Baş Kadın of the Ottoman Empire (Chief Consort)
- Tenure: 30 May - 31 August 1876
- Predecessor: Dürrinev Kadın
- Successor: Nazikeda Kadın
- Born: 6 August 1835 Tiflis, Caucasus Viceroyalty, Russian Empire (now Tbilisi, Georgia)
- Died: 21 February 1936 (aged 100) Şişli, Istanbul, Turkey
- Burial: Ortaköy Cemetery
- Spouse: Murad V ​ ​(m. 1857; died 1904)​

Names
- Turkish: Elaru Mevhibe Kadın Ottoman Turkish: محبہ قادین
- House: Ottoman (by marriage)
- Father: Tarkanişvili Ahmed Bey
- Religion: Sunni Islam

= Mevhibe Kadın =

Consort of Ottoman Sultan Murad V

Elaru Mevhibe Kadın (محبہ قادین; "talent" or "gift"; 6 August 1835 - 21 February 1936) was the First consort and BaşKadin of Sultan Murad V of the Ottoman Empire.

_Provided material:_
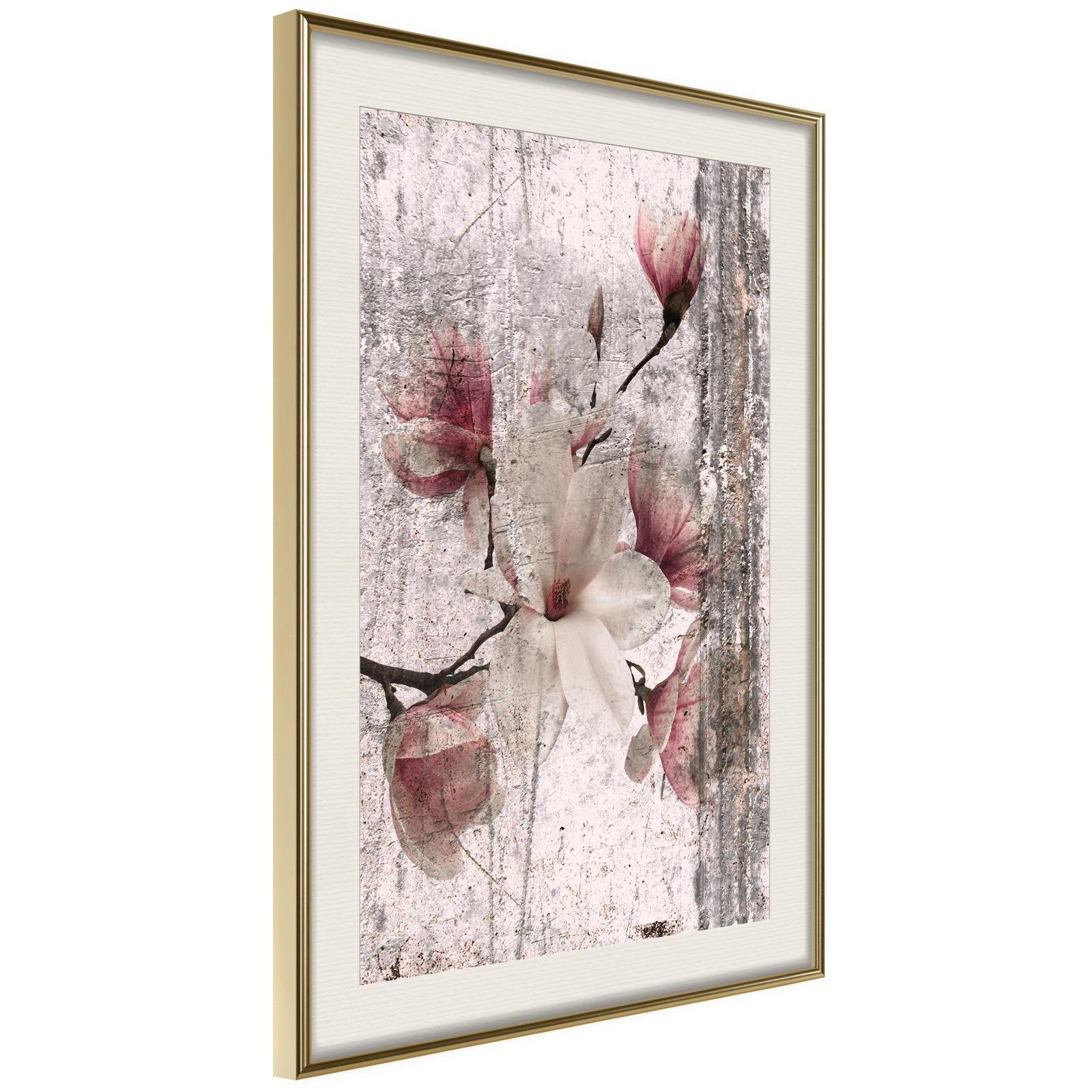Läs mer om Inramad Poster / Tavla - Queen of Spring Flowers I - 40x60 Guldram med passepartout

_Questions on the material:_
1. Repeat the Mevhibe Kadın text starting at "Baş Kadın of" and ending at "(now Tbilisi, Georgia)", replacing "Predecessor" with "Preceded by".
2. Answer these questions using the Mevhibe Kadın text:
(a) Where was she buried?
(b) Who was her father?
(c) What two meanings does the text give for her name?

_Solutions in order:_
1.
Baş Kadın of the Ottoman Empire (Chief Consort)
- Tenure: 30 May - 31 August 1876
- Preceded by: Dürrinev Kadın
- Successor: Nazikeda Kadın
- Born: 6 August 1835 Tiflis, Caucasus Viceroyalty, Russian Empire (now Tbilisi, Georgia)

2.
(a) Ortaköy Cemetery
(b) Tarkanişvili Ahmed Bey
(c) "Talent" or "gift"